If at any time during the test you are feeling unwell in any way, report the symptom immediately.
Risks: Clinical exercise stress testing is usually performed in patients with known or suspected coronary artery disease. While every effort is made to minimize the risks of the procedure, there is a small but definite risk of complications which you should be aware of. Be aware also that emergency equipment and trained personnel are available to deal with any complications that may arise.
Serious potential complications include the possibility of a major disturbance of heart rhythm requiring resuscitation, the development of heart failure or prolonged angina (heart pain), or the development of a heart attack. The risk of one of these occurring is approximately 2 or 3 in 10,000 tests. Unfortunately, there is also a very small risk of death occurring as a result of an exercise test. The chance of this in the average patient is approximately 1 in 10,000 although the risks both of complications and of death may be higher in patients who are already known to have severe coronary disease.

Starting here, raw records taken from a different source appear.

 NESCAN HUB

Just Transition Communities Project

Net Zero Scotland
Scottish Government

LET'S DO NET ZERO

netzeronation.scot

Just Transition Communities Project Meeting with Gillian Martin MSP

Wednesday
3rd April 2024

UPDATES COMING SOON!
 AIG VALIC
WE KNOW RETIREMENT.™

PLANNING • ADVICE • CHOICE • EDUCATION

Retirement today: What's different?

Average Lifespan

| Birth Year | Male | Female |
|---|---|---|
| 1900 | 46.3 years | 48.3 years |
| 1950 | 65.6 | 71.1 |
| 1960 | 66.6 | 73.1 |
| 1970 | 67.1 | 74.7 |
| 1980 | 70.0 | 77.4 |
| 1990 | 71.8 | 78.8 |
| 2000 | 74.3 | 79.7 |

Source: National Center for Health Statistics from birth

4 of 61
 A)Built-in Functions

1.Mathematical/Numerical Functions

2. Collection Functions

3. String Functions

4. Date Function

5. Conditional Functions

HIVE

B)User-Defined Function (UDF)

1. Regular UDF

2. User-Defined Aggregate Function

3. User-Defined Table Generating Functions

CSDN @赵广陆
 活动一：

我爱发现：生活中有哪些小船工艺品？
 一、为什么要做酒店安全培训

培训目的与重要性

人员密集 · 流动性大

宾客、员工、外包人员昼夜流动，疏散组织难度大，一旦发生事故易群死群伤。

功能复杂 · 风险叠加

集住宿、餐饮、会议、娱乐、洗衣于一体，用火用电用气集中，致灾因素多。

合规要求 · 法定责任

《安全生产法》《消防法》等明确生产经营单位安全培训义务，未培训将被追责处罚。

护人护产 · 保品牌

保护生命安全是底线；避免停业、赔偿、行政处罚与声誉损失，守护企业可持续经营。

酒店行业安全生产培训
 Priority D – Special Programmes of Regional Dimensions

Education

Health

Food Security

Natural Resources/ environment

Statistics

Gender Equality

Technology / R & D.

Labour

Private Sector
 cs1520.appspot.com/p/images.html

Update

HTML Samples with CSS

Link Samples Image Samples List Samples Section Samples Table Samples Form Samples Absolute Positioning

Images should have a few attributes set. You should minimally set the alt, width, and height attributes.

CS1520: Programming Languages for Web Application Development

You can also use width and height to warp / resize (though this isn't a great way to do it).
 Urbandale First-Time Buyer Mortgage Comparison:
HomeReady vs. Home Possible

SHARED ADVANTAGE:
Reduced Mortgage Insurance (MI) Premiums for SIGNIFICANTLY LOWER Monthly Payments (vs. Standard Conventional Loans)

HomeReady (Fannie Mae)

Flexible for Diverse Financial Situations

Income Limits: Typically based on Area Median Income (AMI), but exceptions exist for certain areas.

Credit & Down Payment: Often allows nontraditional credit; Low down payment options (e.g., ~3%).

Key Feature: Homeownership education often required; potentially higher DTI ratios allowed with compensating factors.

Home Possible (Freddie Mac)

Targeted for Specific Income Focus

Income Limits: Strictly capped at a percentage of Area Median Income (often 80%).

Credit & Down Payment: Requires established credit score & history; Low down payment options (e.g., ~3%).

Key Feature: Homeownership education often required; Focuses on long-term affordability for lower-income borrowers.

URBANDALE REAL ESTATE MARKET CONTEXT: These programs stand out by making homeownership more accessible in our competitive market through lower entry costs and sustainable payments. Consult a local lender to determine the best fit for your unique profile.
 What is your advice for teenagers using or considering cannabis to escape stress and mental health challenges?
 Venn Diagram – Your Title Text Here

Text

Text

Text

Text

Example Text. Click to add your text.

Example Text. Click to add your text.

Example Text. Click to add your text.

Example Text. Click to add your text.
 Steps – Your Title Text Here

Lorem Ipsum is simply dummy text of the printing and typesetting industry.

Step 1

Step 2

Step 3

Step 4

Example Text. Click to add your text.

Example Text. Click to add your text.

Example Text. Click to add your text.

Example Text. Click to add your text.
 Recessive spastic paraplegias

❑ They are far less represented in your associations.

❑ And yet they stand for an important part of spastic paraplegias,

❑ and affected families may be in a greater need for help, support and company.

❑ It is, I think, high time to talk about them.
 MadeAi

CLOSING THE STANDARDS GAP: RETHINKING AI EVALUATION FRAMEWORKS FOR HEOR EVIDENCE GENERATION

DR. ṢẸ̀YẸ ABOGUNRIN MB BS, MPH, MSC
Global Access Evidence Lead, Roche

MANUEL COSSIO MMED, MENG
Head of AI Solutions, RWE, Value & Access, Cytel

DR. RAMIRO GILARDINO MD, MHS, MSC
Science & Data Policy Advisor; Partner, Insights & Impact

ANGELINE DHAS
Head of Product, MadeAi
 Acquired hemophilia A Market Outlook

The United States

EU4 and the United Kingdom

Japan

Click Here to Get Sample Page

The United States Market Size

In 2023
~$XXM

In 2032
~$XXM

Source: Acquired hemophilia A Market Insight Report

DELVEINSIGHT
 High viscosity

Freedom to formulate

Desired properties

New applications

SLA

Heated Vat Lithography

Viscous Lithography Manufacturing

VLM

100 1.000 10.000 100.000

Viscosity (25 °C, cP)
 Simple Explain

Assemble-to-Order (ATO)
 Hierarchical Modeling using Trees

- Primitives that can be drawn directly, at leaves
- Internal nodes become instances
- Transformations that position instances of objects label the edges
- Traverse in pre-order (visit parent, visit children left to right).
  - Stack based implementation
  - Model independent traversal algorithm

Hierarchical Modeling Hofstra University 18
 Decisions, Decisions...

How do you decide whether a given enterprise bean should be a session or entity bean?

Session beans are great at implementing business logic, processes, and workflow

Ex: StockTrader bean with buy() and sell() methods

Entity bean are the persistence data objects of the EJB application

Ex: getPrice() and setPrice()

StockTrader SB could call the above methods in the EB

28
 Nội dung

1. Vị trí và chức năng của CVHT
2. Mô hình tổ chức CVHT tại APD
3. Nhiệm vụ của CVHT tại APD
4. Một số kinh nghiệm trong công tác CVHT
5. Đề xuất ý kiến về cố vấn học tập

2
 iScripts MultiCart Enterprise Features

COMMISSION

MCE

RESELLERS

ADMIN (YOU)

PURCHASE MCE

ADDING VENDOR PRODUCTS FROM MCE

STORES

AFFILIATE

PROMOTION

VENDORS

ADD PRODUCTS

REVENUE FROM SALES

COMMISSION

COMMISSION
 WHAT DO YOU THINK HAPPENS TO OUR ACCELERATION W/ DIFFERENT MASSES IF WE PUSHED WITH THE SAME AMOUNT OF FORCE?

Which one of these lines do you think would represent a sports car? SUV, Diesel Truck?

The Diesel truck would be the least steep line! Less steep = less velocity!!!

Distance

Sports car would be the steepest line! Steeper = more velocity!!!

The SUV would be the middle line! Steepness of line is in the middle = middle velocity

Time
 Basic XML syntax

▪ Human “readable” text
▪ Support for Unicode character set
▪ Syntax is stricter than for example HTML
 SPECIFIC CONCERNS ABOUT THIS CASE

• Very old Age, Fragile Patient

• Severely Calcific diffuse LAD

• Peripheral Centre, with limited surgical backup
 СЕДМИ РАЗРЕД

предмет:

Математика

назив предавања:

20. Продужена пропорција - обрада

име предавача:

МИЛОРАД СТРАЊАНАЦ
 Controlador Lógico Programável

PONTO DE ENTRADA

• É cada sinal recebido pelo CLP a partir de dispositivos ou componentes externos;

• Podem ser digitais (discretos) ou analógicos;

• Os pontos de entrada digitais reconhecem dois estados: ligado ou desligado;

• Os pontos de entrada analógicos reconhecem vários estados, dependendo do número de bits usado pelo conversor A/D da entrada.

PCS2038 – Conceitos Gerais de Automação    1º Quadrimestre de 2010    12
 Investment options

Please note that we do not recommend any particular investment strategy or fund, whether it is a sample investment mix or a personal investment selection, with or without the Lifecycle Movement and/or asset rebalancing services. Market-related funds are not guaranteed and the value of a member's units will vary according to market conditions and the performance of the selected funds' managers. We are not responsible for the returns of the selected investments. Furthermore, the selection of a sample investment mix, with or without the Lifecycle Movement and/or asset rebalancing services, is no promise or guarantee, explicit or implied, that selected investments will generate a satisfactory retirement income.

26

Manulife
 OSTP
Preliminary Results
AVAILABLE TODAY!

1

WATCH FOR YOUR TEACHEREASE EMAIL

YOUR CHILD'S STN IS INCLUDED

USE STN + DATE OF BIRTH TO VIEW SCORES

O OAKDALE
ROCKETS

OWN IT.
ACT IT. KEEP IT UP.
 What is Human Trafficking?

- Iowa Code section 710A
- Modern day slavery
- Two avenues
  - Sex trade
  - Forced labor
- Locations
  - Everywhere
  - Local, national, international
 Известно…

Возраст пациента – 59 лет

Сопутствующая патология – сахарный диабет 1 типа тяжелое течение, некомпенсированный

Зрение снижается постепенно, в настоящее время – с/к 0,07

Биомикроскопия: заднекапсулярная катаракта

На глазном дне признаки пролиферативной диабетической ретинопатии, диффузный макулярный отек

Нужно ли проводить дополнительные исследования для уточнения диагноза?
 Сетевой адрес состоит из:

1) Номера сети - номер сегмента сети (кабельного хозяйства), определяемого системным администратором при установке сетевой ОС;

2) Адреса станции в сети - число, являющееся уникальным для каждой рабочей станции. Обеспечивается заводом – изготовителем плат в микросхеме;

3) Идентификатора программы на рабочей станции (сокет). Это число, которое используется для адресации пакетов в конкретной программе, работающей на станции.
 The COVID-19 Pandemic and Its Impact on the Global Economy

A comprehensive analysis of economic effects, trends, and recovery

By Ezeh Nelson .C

The doctor performing the test is well aware of these risks and will have taken them into account before deciding to recommend the study. Please feel free to discuss these issues prior to agreeing to undergo the exercise stress test.
Signed consent
Before proceeding with the test we need your signed consent. The signing of this form is voluntary and you are absolutely free to deny consent if you so desire, if so, the test will not be done. Before signing the consent form, please feel free to ask any questions you have about exercise stress testing and about any risks and benefits.
I have read this form and had the opportunity to ask questions. I understand the test which I will carry out and I have been made aware of the risks involved. I consent to participate in this stress test.
References
Clinical exercise stress testing. Safety and performance guidelines
The Cardiac Society of Australian and New Zealand.
American College of Cardiology/American Heart Association Clinical Competence Statement on Stress Testing. A Report of the American College of Cardiology/American Heart Association/American College of Physicians-American Society of Internal Medicine Task Force on Clinical Competence.
American Heart Association Committee on Exercise, Cardiac Rehabilitation, and Prevention of the Council on Clinical Cardiology, the Council on Nutrition, Physical Activity, and Metabolism, and the Council on Cardiovascular Nursing. Recommendations for clinical exercise laboratories: a scientific statement from the American Heart Association.
American Heart Association Exercise, Cardiac Rehabilitation, and Prevention Committee of the Council on Clinical Cardiology, Council on Nutrition, Physical Activity and Metabolism, Council on Cardiovascular and Stroke Nursing, and Council on Epidemiology and Prevention. Exercise standards for testing and training: A scientific statement from the American Heart Association.